WORK TO BE COMPLETED:
Please quote the listing below word for word, leaving out the pictures.

━━━━━ RECORDS FOR THIS EXERCISE

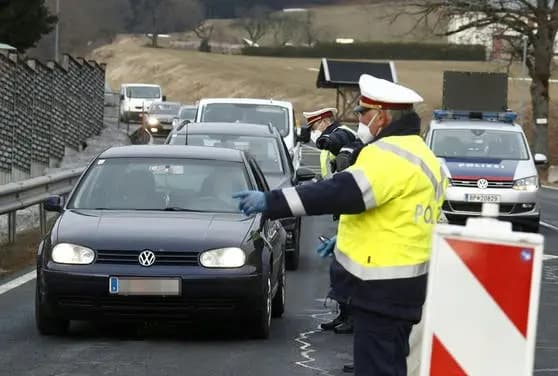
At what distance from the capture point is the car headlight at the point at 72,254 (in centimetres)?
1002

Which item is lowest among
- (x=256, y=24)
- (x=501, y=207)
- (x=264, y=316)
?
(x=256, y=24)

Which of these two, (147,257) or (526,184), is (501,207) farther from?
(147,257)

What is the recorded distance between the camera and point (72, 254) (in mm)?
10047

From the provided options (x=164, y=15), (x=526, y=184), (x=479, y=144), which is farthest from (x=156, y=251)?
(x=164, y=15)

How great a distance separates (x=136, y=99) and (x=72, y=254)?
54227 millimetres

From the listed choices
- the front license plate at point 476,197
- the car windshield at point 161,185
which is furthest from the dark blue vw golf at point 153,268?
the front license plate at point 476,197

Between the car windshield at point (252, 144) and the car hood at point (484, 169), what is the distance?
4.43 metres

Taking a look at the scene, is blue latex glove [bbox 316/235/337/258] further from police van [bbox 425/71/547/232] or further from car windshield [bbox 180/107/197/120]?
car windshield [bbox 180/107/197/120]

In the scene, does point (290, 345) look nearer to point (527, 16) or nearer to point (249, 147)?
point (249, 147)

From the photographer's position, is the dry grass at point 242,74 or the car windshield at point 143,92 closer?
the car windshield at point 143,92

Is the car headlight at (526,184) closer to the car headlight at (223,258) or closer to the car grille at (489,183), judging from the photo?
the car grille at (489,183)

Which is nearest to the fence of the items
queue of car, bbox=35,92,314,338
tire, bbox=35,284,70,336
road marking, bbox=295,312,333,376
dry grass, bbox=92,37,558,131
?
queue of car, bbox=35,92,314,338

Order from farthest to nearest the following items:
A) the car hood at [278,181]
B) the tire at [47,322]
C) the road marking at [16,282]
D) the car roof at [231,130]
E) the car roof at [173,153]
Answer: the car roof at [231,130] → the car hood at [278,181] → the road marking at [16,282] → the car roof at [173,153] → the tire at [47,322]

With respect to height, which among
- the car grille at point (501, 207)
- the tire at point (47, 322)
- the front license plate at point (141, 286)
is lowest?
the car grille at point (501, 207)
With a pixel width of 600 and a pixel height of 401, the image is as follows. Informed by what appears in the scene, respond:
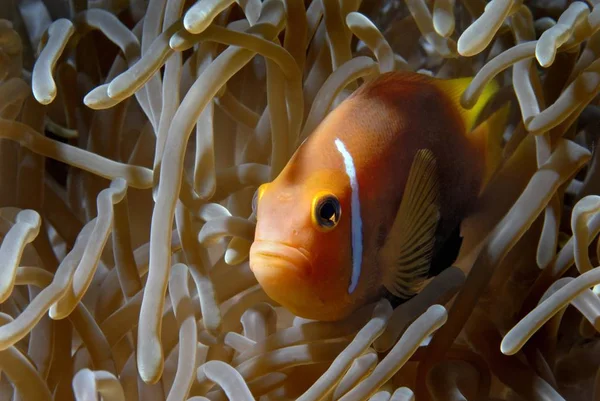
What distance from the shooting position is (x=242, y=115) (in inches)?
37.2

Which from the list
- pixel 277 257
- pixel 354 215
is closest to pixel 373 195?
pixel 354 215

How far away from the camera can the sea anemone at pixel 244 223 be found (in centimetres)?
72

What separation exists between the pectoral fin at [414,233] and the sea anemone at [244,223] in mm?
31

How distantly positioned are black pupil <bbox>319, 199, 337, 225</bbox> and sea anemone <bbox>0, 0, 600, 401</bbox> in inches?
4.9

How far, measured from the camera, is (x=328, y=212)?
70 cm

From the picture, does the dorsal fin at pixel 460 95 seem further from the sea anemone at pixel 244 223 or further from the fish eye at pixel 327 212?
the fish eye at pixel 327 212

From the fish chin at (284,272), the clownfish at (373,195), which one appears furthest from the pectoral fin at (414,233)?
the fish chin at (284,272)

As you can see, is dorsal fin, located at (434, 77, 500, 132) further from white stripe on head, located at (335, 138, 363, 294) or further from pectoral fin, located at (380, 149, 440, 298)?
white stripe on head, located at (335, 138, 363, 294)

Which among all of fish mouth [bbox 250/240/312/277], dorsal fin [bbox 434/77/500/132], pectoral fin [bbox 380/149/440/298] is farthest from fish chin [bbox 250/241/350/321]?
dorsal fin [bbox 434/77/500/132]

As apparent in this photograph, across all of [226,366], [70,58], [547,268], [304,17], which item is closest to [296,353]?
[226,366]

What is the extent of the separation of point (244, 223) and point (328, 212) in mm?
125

━━━━━━━━━━

THE ANSWER:
At what distance from the capture point is the car headlight at the point at 72,254 (in centimetres)?
1002

Which item is lowest among
- (x=256, y=24)
- (x=501, y=207)
- (x=264, y=316)
?
(x=256, y=24)

Which of these two, (147,257) or (526,184), is (501,207) farther from?
(147,257)

What is the recorded distance between the camera and point (72, 254) (in mm)?
10047

From the provided options (x=164, y=15), (x=526, y=184), (x=479, y=144), which is farthest from (x=156, y=251)?
(x=164, y=15)

How great a distance separates (x=136, y=99) and (x=72, y=254)?
54227 millimetres

From the listed choices
- the front license plate at point 476,197
- the car windshield at point 161,185
which is furthest from the dark blue vw golf at point 153,268?
the front license plate at point 476,197

Between the car windshield at point (252, 144) and the car hood at point (484, 169), what is the distance?
4.43 metres

Taking a look at the scene, is blue latex glove [bbox 316/235/337/258] further from police van [bbox 425/71/547/232] or further from car windshield [bbox 180/107/197/120]?
car windshield [bbox 180/107/197/120]

In the scene, does point (290, 345) look nearer to point (527, 16) or nearer to point (249, 147)?
point (249, 147)

From the photographer's position, is the dry grass at point 242,74 or the car windshield at point 143,92 closer?
the car windshield at point 143,92

Is the car headlight at (526,184) closer to the car headlight at (223,258) or closer to the car grille at (489,183), judging from the photo?
the car grille at (489,183)

Which is nearest to the fence of the items
queue of car, bbox=35,92,314,338
tire, bbox=35,284,70,336
road marking, bbox=295,312,333,376
dry grass, bbox=92,37,558,131
?
queue of car, bbox=35,92,314,338

Order from farthest to nearest the following items:
A) the car hood at [278,181]
B) the tire at [47,322]
C) the road marking at [16,282]
D) the car roof at [231,130]
E) the car roof at [173,153]
Answer: the car roof at [231,130] → the car hood at [278,181] → the road marking at [16,282] → the car roof at [173,153] → the tire at [47,322]

With respect to height, which among
- the car grille at point (501, 207)
- the tire at point (47, 322)
- the front license plate at point (141, 286)
is lowest?
the car grille at point (501, 207)
With a pixel width of 600 and a pixel height of 401, the image is as follows. Informed by what appears in the scene, respond:
What distance from the shooting position is (x=242, y=115) (in inches)?
37.2

Which from the list
- pixel 277 257
- pixel 354 215
is closest to pixel 373 195?
pixel 354 215

How far away from the camera can the sea anemone at pixel 244 223 be found (in centimetres)?
72

What separation exists between the pectoral fin at [414,233] and the sea anemone at [244,223] in mm?
31

How distantly positioned are black pupil <bbox>319, 199, 337, 225</bbox> and sea anemone <bbox>0, 0, 600, 401</bbox> in inches?
4.9

How far, measured from the camera, is (x=328, y=212)?
70 cm

From the picture, does the dorsal fin at pixel 460 95 seem further from the sea anemone at pixel 244 223 or further from the fish eye at pixel 327 212?
the fish eye at pixel 327 212

From the fish chin at (284,272), the clownfish at (373,195), which one appears furthest from the pectoral fin at (414,233)?
the fish chin at (284,272)

As you can see, is dorsal fin, located at (434, 77, 500, 132) further from white stripe on head, located at (335, 138, 363, 294) or further from pectoral fin, located at (380, 149, 440, 298)?
white stripe on head, located at (335, 138, 363, 294)

Which among all of fish mouth [bbox 250/240/312/277], dorsal fin [bbox 434/77/500/132], pectoral fin [bbox 380/149/440/298] is farthest from fish chin [bbox 250/241/350/321]?
dorsal fin [bbox 434/77/500/132]

As apparent in this photograph, across all of [226,366], [70,58], [547,268], [304,17], which item is closest to [296,353]?
[226,366]

What is the extent of the separation of point (244, 223) and point (328, 212) in mm?
125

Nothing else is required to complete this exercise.